Sumitomo Bank of California, Cross-Appellee v. Product Promotions, Inc., Elwood Ross and Gwendolyn Ross, Cross-Appellants

717 F.2d 215

14 Fed. R. Evid. Serv. 591

SUMITOMO BANK OF CALIFORNIA, Plaintiff-Appellant Cross-Appellee,
v.
PRODUCT PROMOTIONS, INC., Elwood Ross and Gwendolyn Ross, et
al., Defendants-Appellees Cross-Appellants.

No. 81-1620.

United States Court of Appeals,
Fifth Circuit.

Oct. 17, 1983.

Mike McCollum, Daniel J. Sheehan, Jr., Dallas, Tex., for plaintiff-appellant cross-appellee.

Toby L. Gerber, Dallas, Tex., for Product Promotions, E. Ross and G. Ross.

Blankenship & Potts, Howard Jensen, Dallas, Tex., C. Terry Hagin, Abilene, Tex., for SLT Warehouse.

Appeals from the United States District Court for the Northern District of Texas.

Before CLARK, Chief Judge, THORNBERRY and POLITZ, Circuit Judges.

POLITZ, Circuit Judge:

1

Sumitomo Bank of California appeals the adverse grants of judgment n.o.v. on a special issue of damages in its suit to recover the balance on a note and for damages for conversion of the inventory securing the note. Concluding that the trial judge erred in retroactively excluding summary exhibits which had been admitted in evidence and, as a consequence of that exclusion, in finding no evidence to support the jury's verdict, we reverse the grants of judgment n.o.v. We reinstate the jury's verdict in its entirety and render judgment accordingly.

Facts

2

The factual background of this diversity case is of substantial complexity but the issues presented on appeal require only an abbreviated chronology.

3

Sumitomo, a California bank, provided inventory financing to Jute King Co., a California company engaged in the importation and wholesaling of macrame and handicraft items. Jute owed Sumitomo $808,000, a debt secured by an inventory valued at $1,000,000 located in a San Diego warehouse. Jute merged its operation with Product Promotions, Inc. (PPI), a Texas handicraft wholesale firm belonging to Elwood and Gwendolyn Ross. After the merger a new corporation, Caltex International, Inc. was formed. As part of the arrangement, Jute sent most of its inventory to PPI in Dallas where it was placed in a warehouse owned by SLT Warehouse Company (SLT).

• [How to complete this task]
Can you repeat word for word the passage of the Sumitomo Bank opinion starting with "Mike McCollum, Daniel" and going on through "for SLT Warehouse."? The listing has no connection to the Sumitomo Bank opinion.

• [Data below]

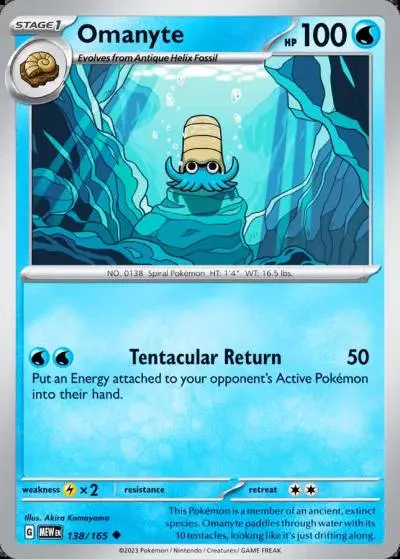 Omanyte 138/165 151 Pokemon card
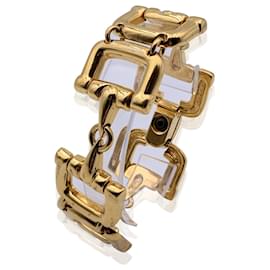 Gucci-Vintage Gold Metal Horsebit Articulated Bracelet-Golden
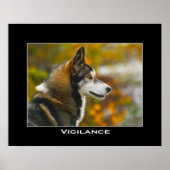VIGILANCE Grey Wolf Art Poster (Voorkant)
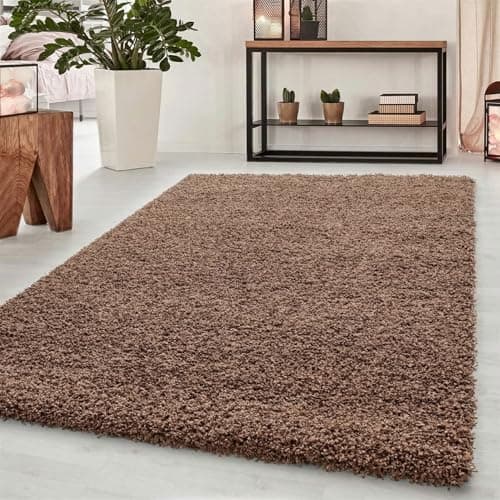 Image of Abaseen Small Large Shaggy Rug Modern Rugs Living Room Extra Large Small Medium Rectangular Size Soft Touch Thick Pile Living Room Area Rugs Non Shedding (Mocha, 60x110 cm)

• [Solution to the problem]
Mike McCollum, Daniel J. Sheehan, Jr., Dallas, Tex., for plaintiff-appellant cross-appellee.

Toby L. Gerber, Dallas, Tex., for Product Promotions, E. Ross and G. Ross.

Blankenship & Potts, Howard Jensen, Dallas, Tex., C. Terry Hagin, Abilene, Tex., for SLT Warehouse.